Yıllık kredi büyümesi ikinci çeyrekten itibaren ivmelenmiş ve 2017 yılındaki Kredi Garanti
Fonu kaynaklı süratli kredi genişlemesinin de ötesinde bir genişlemeye neden olmuştur. Bu güçlü kredi genişlemesi firma kredilerinde olduğu kadar konut ve gereksinim kredileri başta olmak üzere ferdî kredilerde bariz gerçekleşmiştir. Krediler ve mali büyüklüklerde para siyaseti ve finansal siyasetlerle kısa müddette sağlanan süratli genişleme, iktisadi faaliyetteki süratli toparlanmayı desteklemekle birlikte cari süreçler istikrarını, dış finansman imkânlarını ve enflasyon görünümünü olumsuz etkilemiştir.
Mal ihracatındaki iyileşmeye rağmen, başta turizm olmak üzere hizmet gelirlerindeki düşüş ve ithalattaki canlanmayla birlikte cari süreçler açığı süratle artmıştır. Global belirsizliklere ek olarak yurt içinde enflasyon beklentilerinin bozulması dolarizasyon eğiliminin güç kazanmasına yol açmıştır. Bu periyotta yurt içi yerleşiklerin döviz ve altın talebi artmış altın ithalatının tarihi ortalamalarının epeyce üzerine çıkması dış dengeyi olumsuz etkilemiştir. Makrofinansal risklerin artması ve bekleyişlerin bozulmasıyla portföy ve swap piyasalarından yüksek hacimli yabancı sermaye çıkışları gözlenmiştir.
Eş anlı olarak yurt içinde mevduat dolarizasyonunun kuvvetlenmesi ve gerçek kesitin yabancı para yükümlülüklerini azaltma eğiliminin hızlanması da dış finansman gereksinimini değerli ölçüde artırmıştır. Böylece, yurt içi talep kaynaklı süratli büyümenin yol açtığı dış dengesizlikler, ülke risk primlerini yükseltmiş, döviz kurları ve rezervler üzerinde baskı oluşturmuştur.
2020 yılında güçlü kredi ivmesine bağlı talep istikametli tesirler direkt ve dolaylı kanallarla enflasyon üzerinde belirleyici olmuştur. Talep şartlarının güçlü seyrettiği kümelerde enflasyon baskıları artarken, kredi genişlemesiyle iktisatta sağlanan süratli toparlanmanın rezervler, risk primi, dolarizasyon ve enflasyon beklentileri ortasında oluşturduğu olumsuz döngü döviz kuru kanalıyla da enflasyondaki yükselişte değerli rol oynamıştır. Yılın ikinci yarısında global iktisattaki toparlanmayla birlikte milletlerarası petrol, endüstriyel metal ve ziraî emtia fiyatlarındaki güçlü artış eğilimi de güç, temel mal ve besin kümeleri üzerinden enflasyon üzerinde tesirli olmuştur.

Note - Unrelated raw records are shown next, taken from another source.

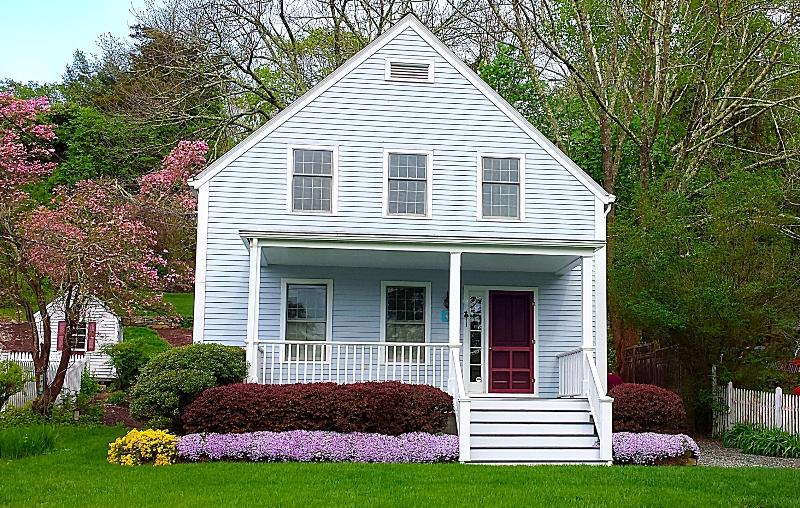 Your lovely home base for a great Mystic visit! - Charming, up-to-date Mystic home, walk to all! - Mystic - rentals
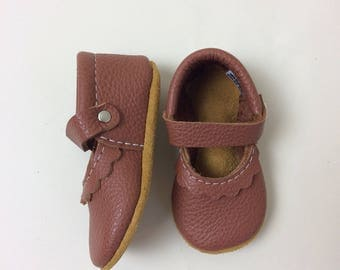 Cognac Brown Mary Janes Leather Baby Moccasins, tstrap, Soft Soles, Crib Shoes,  leather mary janes, baby moccs, toddler moccasins,  camel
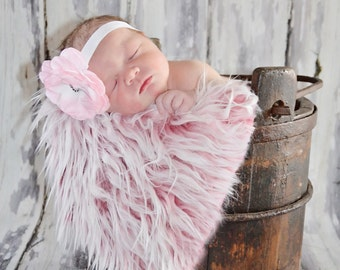 Frosted Hot Pink Mongolian Faux Fur Nest Photography Prop Rug Newborn Baby Toddler 27x20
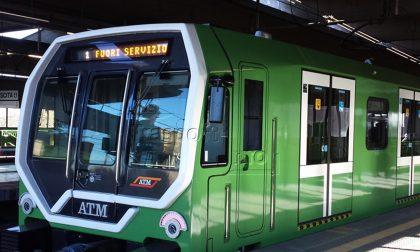 Guasto alla metro, pendolari in strada e Padana bloccata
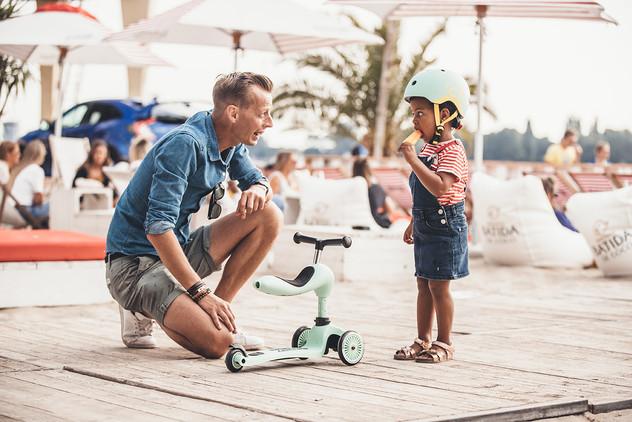 HWK1-KIWI-SEAT-GIRL+DAD02.jpg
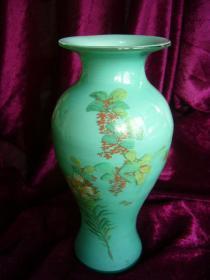 民国玻璃花梅瓶(料器)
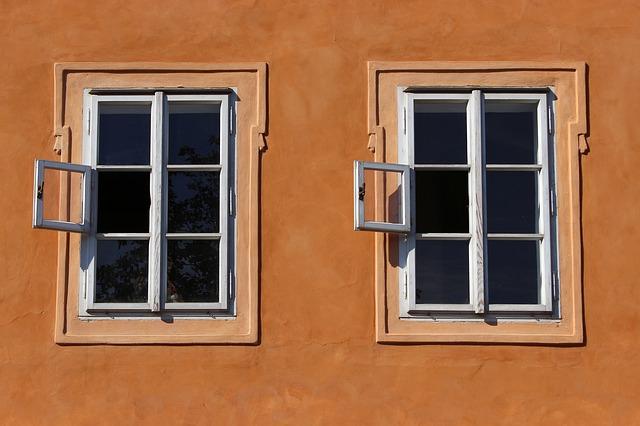 Обзор: какими бывают деревянные окна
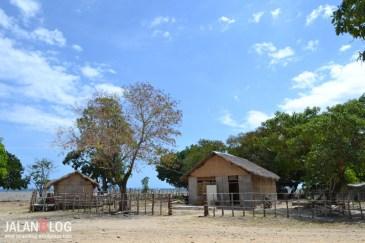 Rumah nelayan di Katundu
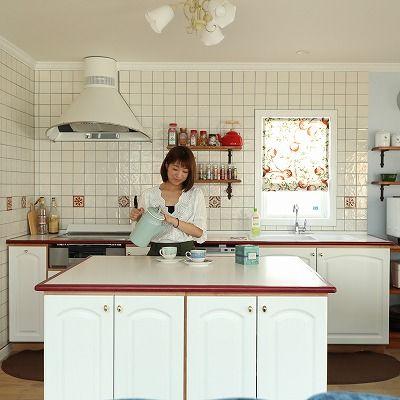 暮らしを彩る大好きなデザイン。青空と花が似合う三角屋根のラップサイディングの家画像3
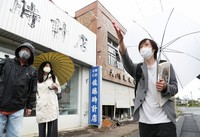 Tatsuhiro Yamane, right, explains the current situation concerning the town of Futaba, Fukushima Prefecture, to participants during a tour around the town on June 19, 2021. (Mainichi/Yohei Koide)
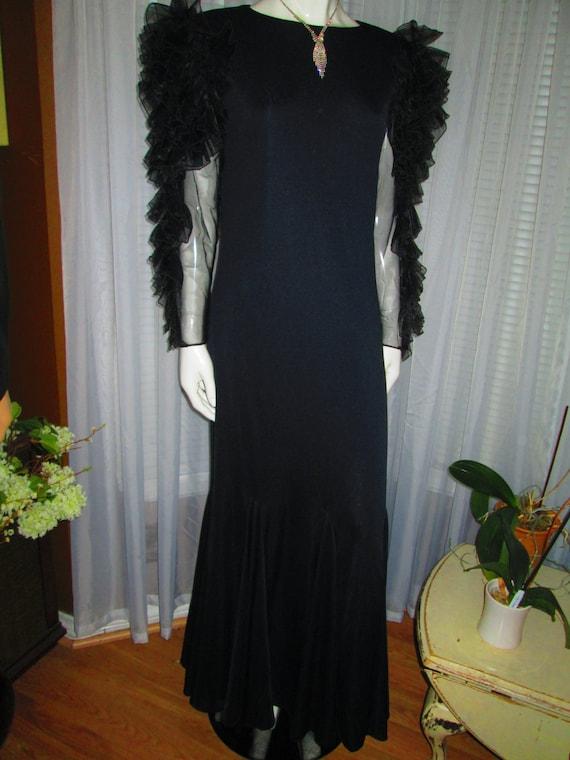 1970's Ladies Black Floor Length DRESS RUFFLED Sle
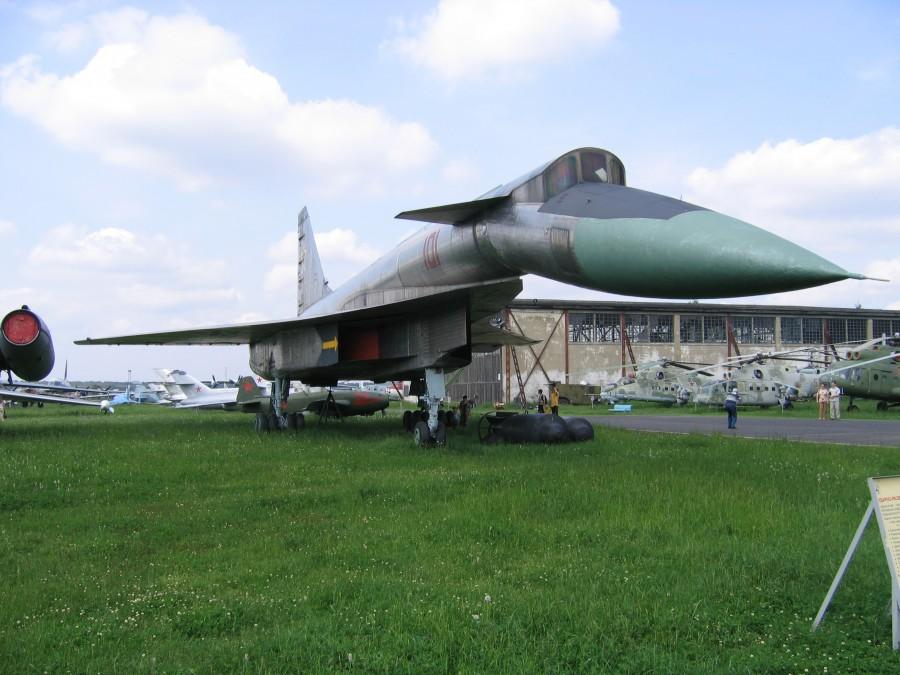 Sukhoi_T-4_(Monino_museum)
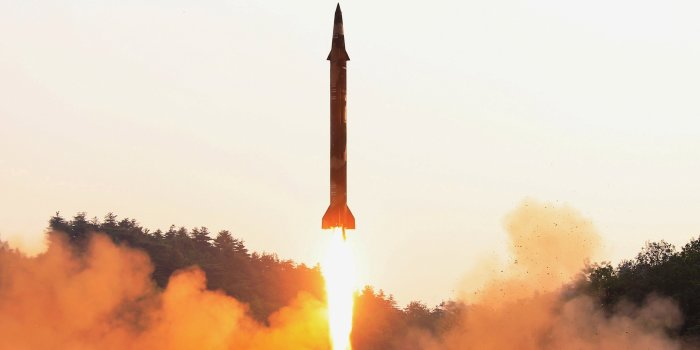 北朝鮮ミサイル、旧ソ連製エンジンを不正入手か - WSJ
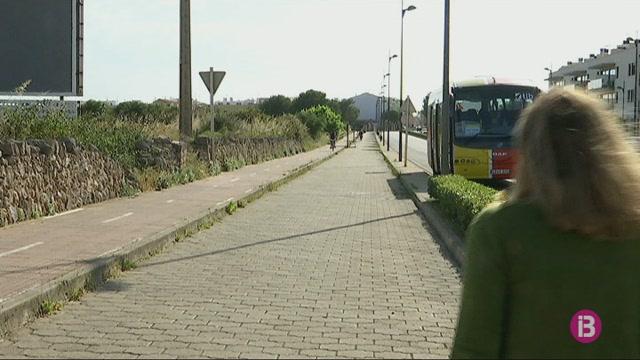 L%27aparcament+per+agafar+el+bus+a+Macarella%2C+tan+allunyat+que+desagrada+els+ve%C3%AFns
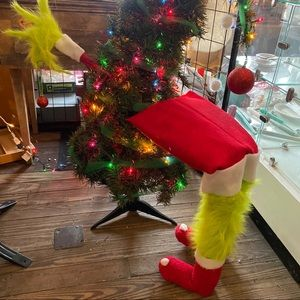 Miniature grinch with hand holding bulb 3ft tree
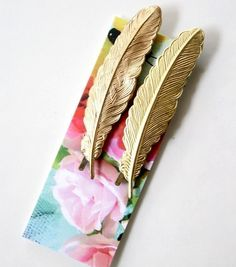Golden Feather Bobby Pin Set by NestPrettyThingsShop on Etsy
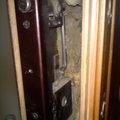 Замена дверных замков со штырями и разбором двери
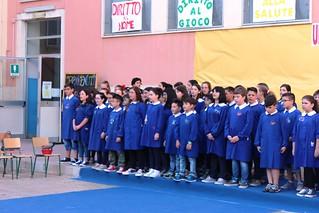 Noicattaro. Manifestazione finale classi quinte De Gasperi 2015 front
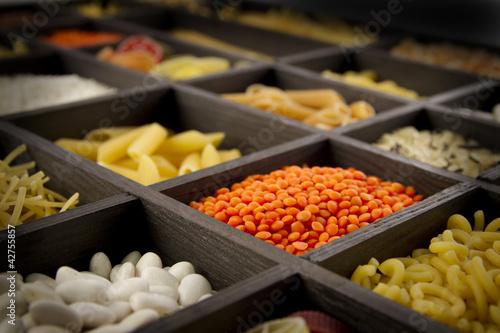 nudeln und hülsenfrüchte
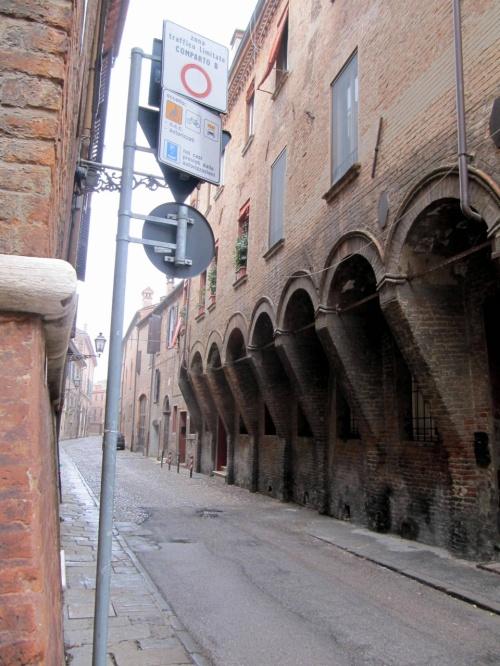 カステッロ・エステンセの見学後、中世の雰囲気を漂わせる サボラローナ通りを スキファノイア宮殿へと歩きます。<br /><br /><br />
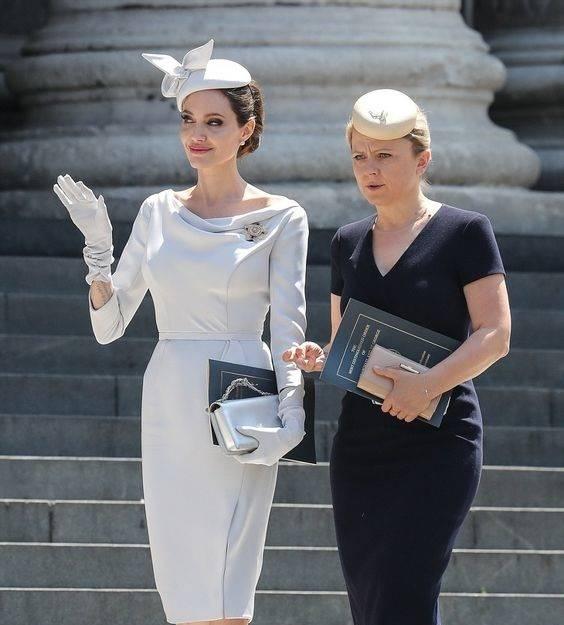Photo of تیپ های آنجلینا جولی و مدل لباس های مجلسی آنجلینا جولی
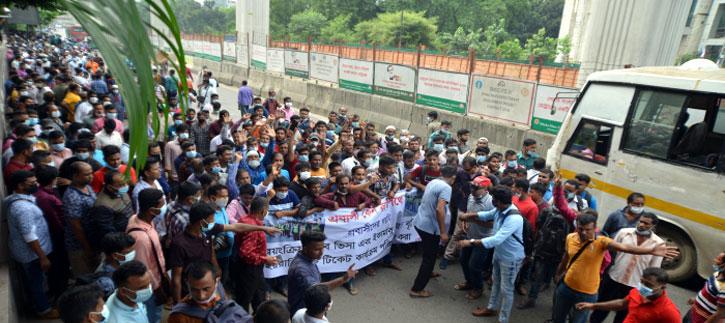 Migrant workers take to street again demanding extension of visas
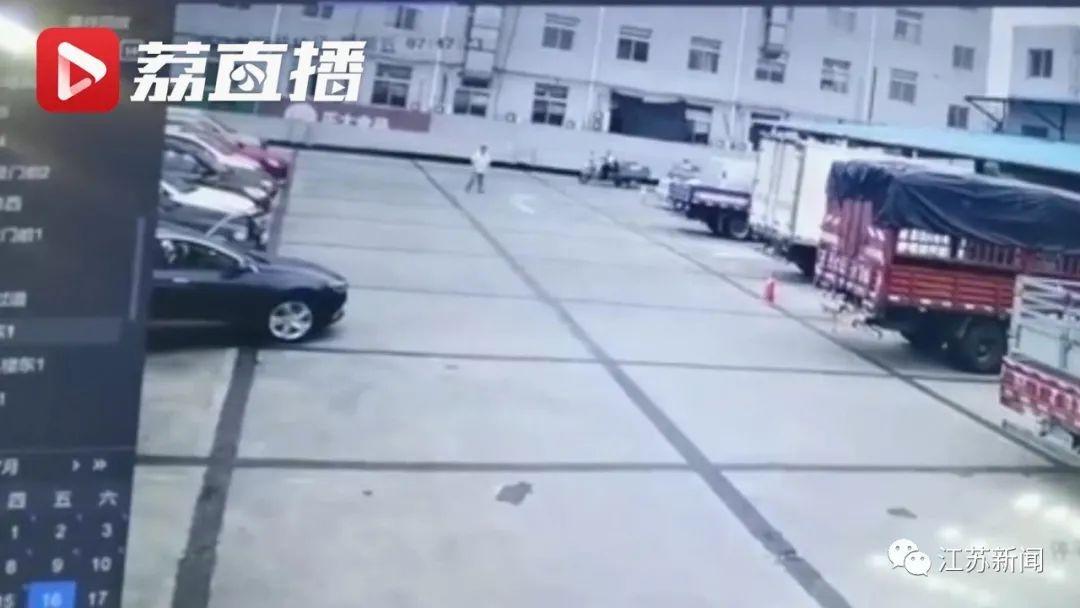 致命操作!女子倒车刮倒丈夫夹死自己...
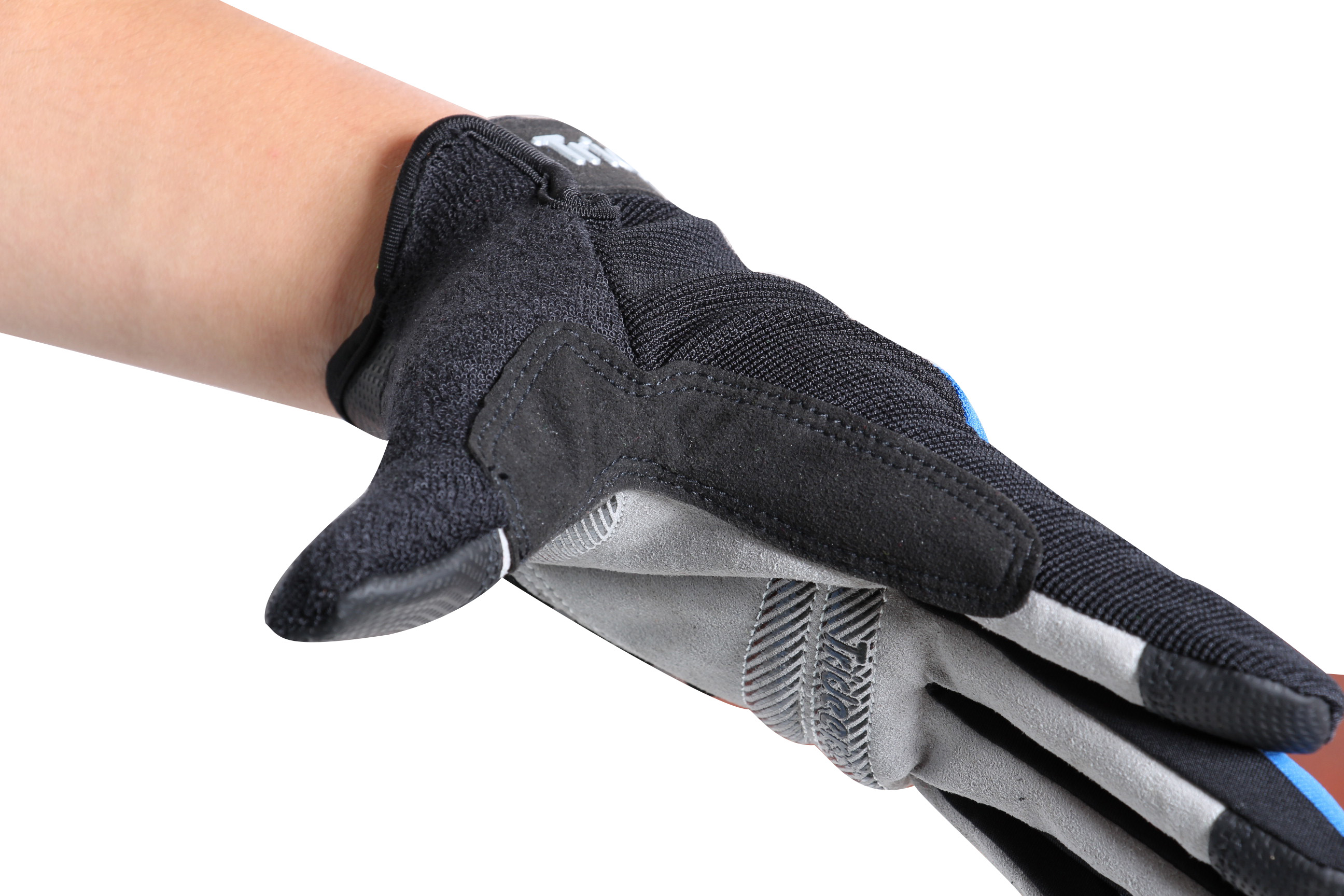 latest design gloves for cycling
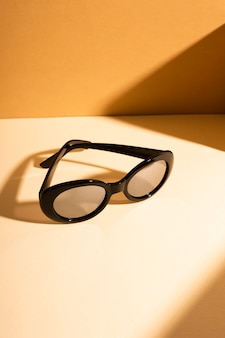 Close-up vintage zonnebril met schaduw
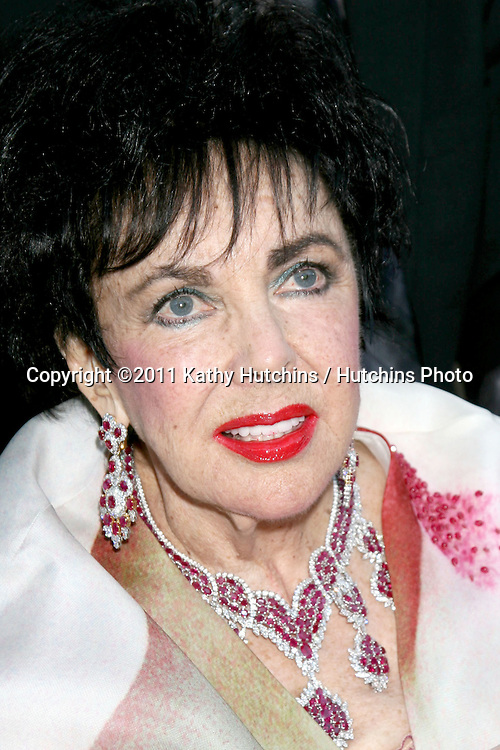 "LOS ANGELES - NOV 1:  Elizabeth Taylor arriving at the Product Launch party for House of Taylor"" and ""Elizabeth"" lines of jewelry at Geary's on November 1, 2007 in Beverly Hills, CA"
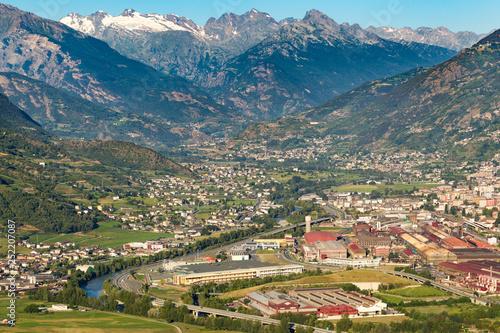 Vista aerea di Aosta, Valle d'Aosta, Italia Wallpaper Mural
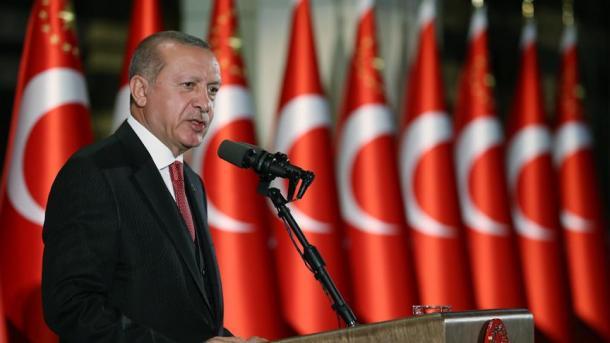 Erdogan: Turqia s'mund të bëhet spektatore e masakrave për interesat e regjimit të Esadit në Siri | TRT  Shqip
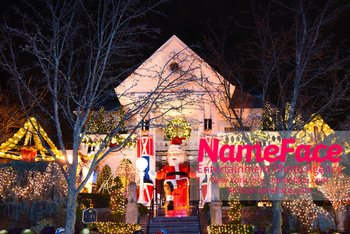 Dyker Heights Christmas Lights Brooklyn - Houses with Stunning Christmas Decoration Atmosphere - NameFace Photo Agency New York City - hello@nameface.com - nameface.com - Photo by Daniela Kirsch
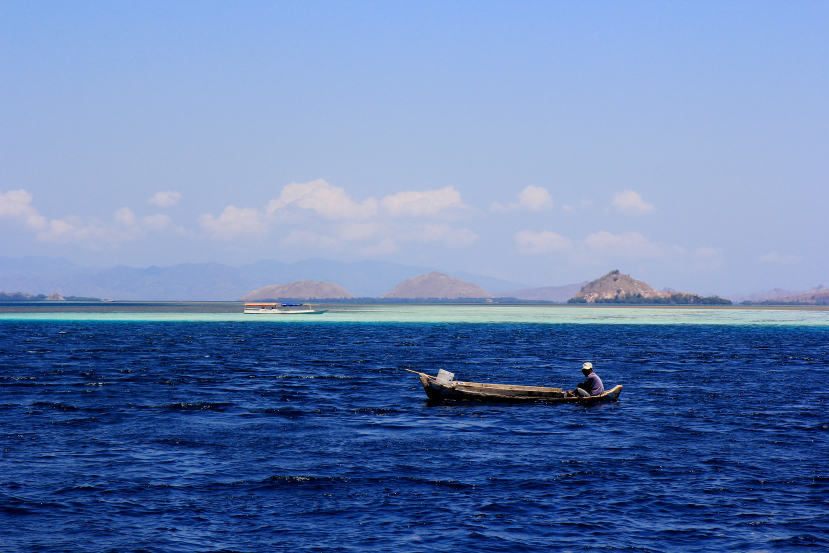 fishing off rinca island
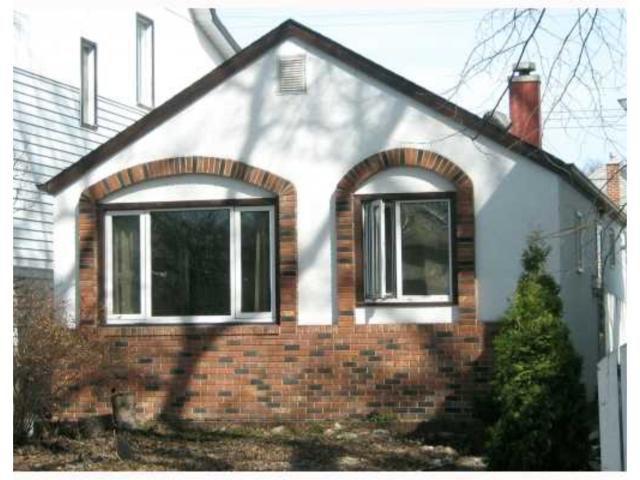 Main Photo: 907 ASHBURN Street in WINNIPEG: West End / Wolseley Residential for sale (West Winnipeg)  : MLS®# 2906076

Enflasyonun ana eğilimine ve fiyatlama davranışlarına ait göstergeler, çekirdek enflasyonun hala yüksek seyrettiğine ve fiyat artışlarının genele yayıldığına işaret etmektedir.
Tüketici enflasyonu, 2020 yılı sonunda yüzde 14,6 olarak gerçekleşmiş ve yüzde 5 maksadı etrafında belirlenen belirsizlik aralığının dışında kalmıştır. Enflasyondaki yükselişte hem talep hem de maliyet istikametli ögeler tesirli olmuştur. Yılın birinci çeyreğinde yüzde 12 civarında yatay bir seyir izleyen tüketici enflasyonu, salgına bağlı tesirlerle Nisan ayında yüzde 10,94 ile yılın en düşük düzeyine gerilemiştir. Yılın ikinci yarısında ise güçlü kredi ivmesine bağlı tesirler direkt ve dolaylı kanallarla enflasyon üzerinde belirleyici olmuştur.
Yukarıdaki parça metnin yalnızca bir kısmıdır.